• **Testo di partenza**
È in atto uno scontro impensabile fino a qualche
anno fa. Uno scontro anomalo però, nel quale uno dei due contendenti ha abdicato
le sue responsabilità, lasciando l’altro nell’agio di poter condurre il suo
affondo. Persa la vertenza Alitalia, nel modo in cui è stata persa, la borghesia
italiana ha scelto di seguire la strada dell’affronto, consapevole di poter
tirare la corda, senza rischiare che questa si spezzi. In realtà è solo una
parte della borghesia italiana a trovarsi all’offensiva. È il signor Marchionne
a dettare i tempi, i luoghi e le modalità. Il resto degli industriali, questi
capitani coraggiosi (!), è rimasto a guardare, opportunisticamente intimorito.
Marcegaglia è troppo presa dal piangere soldi pubblici per le sue industrie,
mentre Federmeccanica si è svegliata dal suo torpore burocratico solo a giochi
già fatti, dicendo di essere d’accordo, più per tema di essere abbandonata da
Marchionne che per una reale capacità di progettazione. Lo stesso governo
dell’industriale mr.Berlusconi è rimasto sulle sue, disinteressato alla
questione e sostanzialmente soddisfatto dall’a.d. della Fiat, il quale, per ora,
ha raggiunto almeno due risultati importanti: 1) ha spezzato la contrattazione
nazionale 2) ha spezzato la consapevolezza e la capacità di lotta del comparto
storicamente più agguerrito in questo paese.

• **Consegne**
**1.** Secondo il testo su Marchionne e la Fiat, per quale motivo Federmeccanica si è detta d'accordo?
**2.** Nel testo su Marchionne e la Fiat, riscrivi tutto da "Marcegaglia è troppo" fino a "in questo paese.", sostituendo "spezzato" con "infranto".

Record archiviati:
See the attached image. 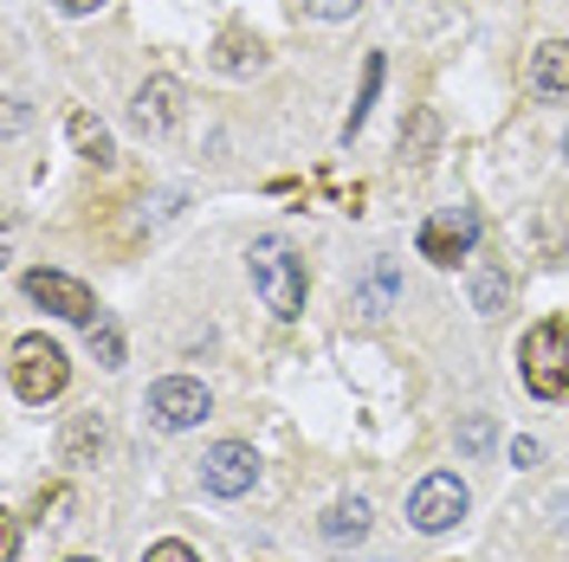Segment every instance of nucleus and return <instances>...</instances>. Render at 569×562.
<instances>
[{
  "label": "nucleus",
  "instance_id": "f257e3e1",
  "mask_svg": "<svg viewBox=\"0 0 569 562\" xmlns=\"http://www.w3.org/2000/svg\"><path fill=\"white\" fill-rule=\"evenodd\" d=\"M7 382H13V394L20 401H33V408H46V401H59L71 382V362L66 350L52 343V337H13V350H7Z\"/></svg>",
  "mask_w": 569,
  "mask_h": 562
},
{
  "label": "nucleus",
  "instance_id": "f03ea898",
  "mask_svg": "<svg viewBox=\"0 0 569 562\" xmlns=\"http://www.w3.org/2000/svg\"><path fill=\"white\" fill-rule=\"evenodd\" d=\"M518 369H525V388L537 401H569V317L537 323L518 350Z\"/></svg>",
  "mask_w": 569,
  "mask_h": 562
},
{
  "label": "nucleus",
  "instance_id": "7ed1b4c3",
  "mask_svg": "<svg viewBox=\"0 0 569 562\" xmlns=\"http://www.w3.org/2000/svg\"><path fill=\"white\" fill-rule=\"evenodd\" d=\"M252 284H259L266 311L284 317V323L305 311V259H291L279 240H259L252 247Z\"/></svg>",
  "mask_w": 569,
  "mask_h": 562
},
{
  "label": "nucleus",
  "instance_id": "20e7f679",
  "mask_svg": "<svg viewBox=\"0 0 569 562\" xmlns=\"http://www.w3.org/2000/svg\"><path fill=\"white\" fill-rule=\"evenodd\" d=\"M466 479L460 472H427L421 485H415V498H408V524L421 530V536H440V530H453L466 518Z\"/></svg>",
  "mask_w": 569,
  "mask_h": 562
},
{
  "label": "nucleus",
  "instance_id": "39448f33",
  "mask_svg": "<svg viewBox=\"0 0 569 562\" xmlns=\"http://www.w3.org/2000/svg\"><path fill=\"white\" fill-rule=\"evenodd\" d=\"M27 298H33V304H46V311L52 317H66V323H98V298H91V284H78L71 279V272H46V265H33V272H27Z\"/></svg>",
  "mask_w": 569,
  "mask_h": 562
},
{
  "label": "nucleus",
  "instance_id": "423d86ee",
  "mask_svg": "<svg viewBox=\"0 0 569 562\" xmlns=\"http://www.w3.org/2000/svg\"><path fill=\"white\" fill-rule=\"evenodd\" d=\"M208 388L201 382H188V375H169V382H156L149 388V421L162 426V433H188V426H201L208 421Z\"/></svg>",
  "mask_w": 569,
  "mask_h": 562
},
{
  "label": "nucleus",
  "instance_id": "0eeeda50",
  "mask_svg": "<svg viewBox=\"0 0 569 562\" xmlns=\"http://www.w3.org/2000/svg\"><path fill=\"white\" fill-rule=\"evenodd\" d=\"M472 247H479V213H472V208H440V213H427V227H421V259H433V265H460Z\"/></svg>",
  "mask_w": 569,
  "mask_h": 562
},
{
  "label": "nucleus",
  "instance_id": "6e6552de",
  "mask_svg": "<svg viewBox=\"0 0 569 562\" xmlns=\"http://www.w3.org/2000/svg\"><path fill=\"white\" fill-rule=\"evenodd\" d=\"M201 479H208L213 498H247L252 479H259V453H252L247 440H220V446H208V459H201Z\"/></svg>",
  "mask_w": 569,
  "mask_h": 562
},
{
  "label": "nucleus",
  "instance_id": "1a4fd4ad",
  "mask_svg": "<svg viewBox=\"0 0 569 562\" xmlns=\"http://www.w3.org/2000/svg\"><path fill=\"white\" fill-rule=\"evenodd\" d=\"M181 104H188V91H181V78H149L137 91V104H130V117H137L142 130H176L181 123Z\"/></svg>",
  "mask_w": 569,
  "mask_h": 562
},
{
  "label": "nucleus",
  "instance_id": "9d476101",
  "mask_svg": "<svg viewBox=\"0 0 569 562\" xmlns=\"http://www.w3.org/2000/svg\"><path fill=\"white\" fill-rule=\"evenodd\" d=\"M531 91L550 98V104L569 98V39H543V46L531 52Z\"/></svg>",
  "mask_w": 569,
  "mask_h": 562
},
{
  "label": "nucleus",
  "instance_id": "9b49d317",
  "mask_svg": "<svg viewBox=\"0 0 569 562\" xmlns=\"http://www.w3.org/2000/svg\"><path fill=\"white\" fill-rule=\"evenodd\" d=\"M104 446H110L104 414H71V426L59 433V459H66V465H91Z\"/></svg>",
  "mask_w": 569,
  "mask_h": 562
},
{
  "label": "nucleus",
  "instance_id": "f8f14e48",
  "mask_svg": "<svg viewBox=\"0 0 569 562\" xmlns=\"http://www.w3.org/2000/svg\"><path fill=\"white\" fill-rule=\"evenodd\" d=\"M213 66H220V71H259V66H266V46H259L247 27H227L220 46H213Z\"/></svg>",
  "mask_w": 569,
  "mask_h": 562
},
{
  "label": "nucleus",
  "instance_id": "ddd939ff",
  "mask_svg": "<svg viewBox=\"0 0 569 562\" xmlns=\"http://www.w3.org/2000/svg\"><path fill=\"white\" fill-rule=\"evenodd\" d=\"M323 536H330V543H362V536H369V504H362V498H337V504L323 511Z\"/></svg>",
  "mask_w": 569,
  "mask_h": 562
},
{
  "label": "nucleus",
  "instance_id": "4468645a",
  "mask_svg": "<svg viewBox=\"0 0 569 562\" xmlns=\"http://www.w3.org/2000/svg\"><path fill=\"white\" fill-rule=\"evenodd\" d=\"M376 91H382V52H369V66H362V91H356L350 117H343V142H356V130L369 123V104H376Z\"/></svg>",
  "mask_w": 569,
  "mask_h": 562
},
{
  "label": "nucleus",
  "instance_id": "2eb2a0df",
  "mask_svg": "<svg viewBox=\"0 0 569 562\" xmlns=\"http://www.w3.org/2000/svg\"><path fill=\"white\" fill-rule=\"evenodd\" d=\"M71 142H78V155L110 162V137H104V123H98L91 110H71Z\"/></svg>",
  "mask_w": 569,
  "mask_h": 562
},
{
  "label": "nucleus",
  "instance_id": "dca6fc26",
  "mask_svg": "<svg viewBox=\"0 0 569 562\" xmlns=\"http://www.w3.org/2000/svg\"><path fill=\"white\" fill-rule=\"evenodd\" d=\"M84 330H91V355H98V369H123V330H117L110 317L84 323Z\"/></svg>",
  "mask_w": 569,
  "mask_h": 562
},
{
  "label": "nucleus",
  "instance_id": "f3484780",
  "mask_svg": "<svg viewBox=\"0 0 569 562\" xmlns=\"http://www.w3.org/2000/svg\"><path fill=\"white\" fill-rule=\"evenodd\" d=\"M505 291H511V284H505V272H498V265H479V272H472V304H479L486 317L505 311Z\"/></svg>",
  "mask_w": 569,
  "mask_h": 562
},
{
  "label": "nucleus",
  "instance_id": "a211bd4d",
  "mask_svg": "<svg viewBox=\"0 0 569 562\" xmlns=\"http://www.w3.org/2000/svg\"><path fill=\"white\" fill-rule=\"evenodd\" d=\"M440 137V123H433V110H415V123H401V149H408V162H421L427 149Z\"/></svg>",
  "mask_w": 569,
  "mask_h": 562
},
{
  "label": "nucleus",
  "instance_id": "6ab92c4d",
  "mask_svg": "<svg viewBox=\"0 0 569 562\" xmlns=\"http://www.w3.org/2000/svg\"><path fill=\"white\" fill-rule=\"evenodd\" d=\"M142 562H201V556H194L181 536H169V543H149V556H142Z\"/></svg>",
  "mask_w": 569,
  "mask_h": 562
},
{
  "label": "nucleus",
  "instance_id": "aec40b11",
  "mask_svg": "<svg viewBox=\"0 0 569 562\" xmlns=\"http://www.w3.org/2000/svg\"><path fill=\"white\" fill-rule=\"evenodd\" d=\"M362 0H305V13H318V20H350Z\"/></svg>",
  "mask_w": 569,
  "mask_h": 562
},
{
  "label": "nucleus",
  "instance_id": "412c9836",
  "mask_svg": "<svg viewBox=\"0 0 569 562\" xmlns=\"http://www.w3.org/2000/svg\"><path fill=\"white\" fill-rule=\"evenodd\" d=\"M460 446H466V453H486V446H492V421H466Z\"/></svg>",
  "mask_w": 569,
  "mask_h": 562
},
{
  "label": "nucleus",
  "instance_id": "4be33fe9",
  "mask_svg": "<svg viewBox=\"0 0 569 562\" xmlns=\"http://www.w3.org/2000/svg\"><path fill=\"white\" fill-rule=\"evenodd\" d=\"M98 7H110V0H59V13H71V20H84V13H98Z\"/></svg>",
  "mask_w": 569,
  "mask_h": 562
},
{
  "label": "nucleus",
  "instance_id": "5701e85b",
  "mask_svg": "<svg viewBox=\"0 0 569 562\" xmlns=\"http://www.w3.org/2000/svg\"><path fill=\"white\" fill-rule=\"evenodd\" d=\"M511 459L518 465H537V440H511Z\"/></svg>",
  "mask_w": 569,
  "mask_h": 562
},
{
  "label": "nucleus",
  "instance_id": "b1692460",
  "mask_svg": "<svg viewBox=\"0 0 569 562\" xmlns=\"http://www.w3.org/2000/svg\"><path fill=\"white\" fill-rule=\"evenodd\" d=\"M66 562H98V556H66Z\"/></svg>",
  "mask_w": 569,
  "mask_h": 562
},
{
  "label": "nucleus",
  "instance_id": "393cba45",
  "mask_svg": "<svg viewBox=\"0 0 569 562\" xmlns=\"http://www.w3.org/2000/svg\"><path fill=\"white\" fill-rule=\"evenodd\" d=\"M563 155H569V130H563Z\"/></svg>",
  "mask_w": 569,
  "mask_h": 562
}]
</instances>
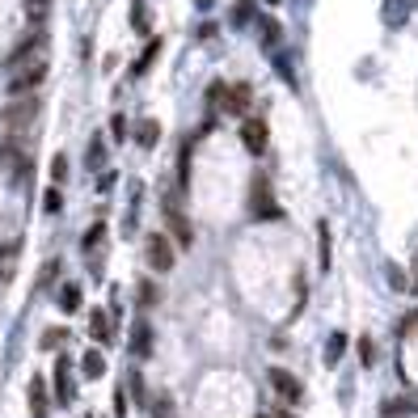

• **Risposte scritte**
**1.** Federmeccanica si è detta d'accordo più per il timore di essere abbandonata da Marchionne che per una reale capacità di progettazione.

**2.**
Marcegaglia è troppo presa dal piangere soldi pubblici per le sue industrie,
mentre Federmeccanica si è svegliata dal suo torpore burocratico solo a giochi
già fatti, dicendo di essere d’accordo, più per tema di essere abbandonata da
Marchionne che per una reale capacità di progettazione. Lo stesso governo
dell’industriale mr.Berlusconi è rimasto sulle sue, disinteressato alla
questione e sostanzialmente soddisfatto dall’a.d. della Fiat, il quale, per ora,
ha raggiunto almeno due risultati importanti: 1) ha infranto la contrattazione
nazionale 2) ha infranto la consapevolezza e la capacità di lotta del comparto
storicamente più agguerrito in questo paese.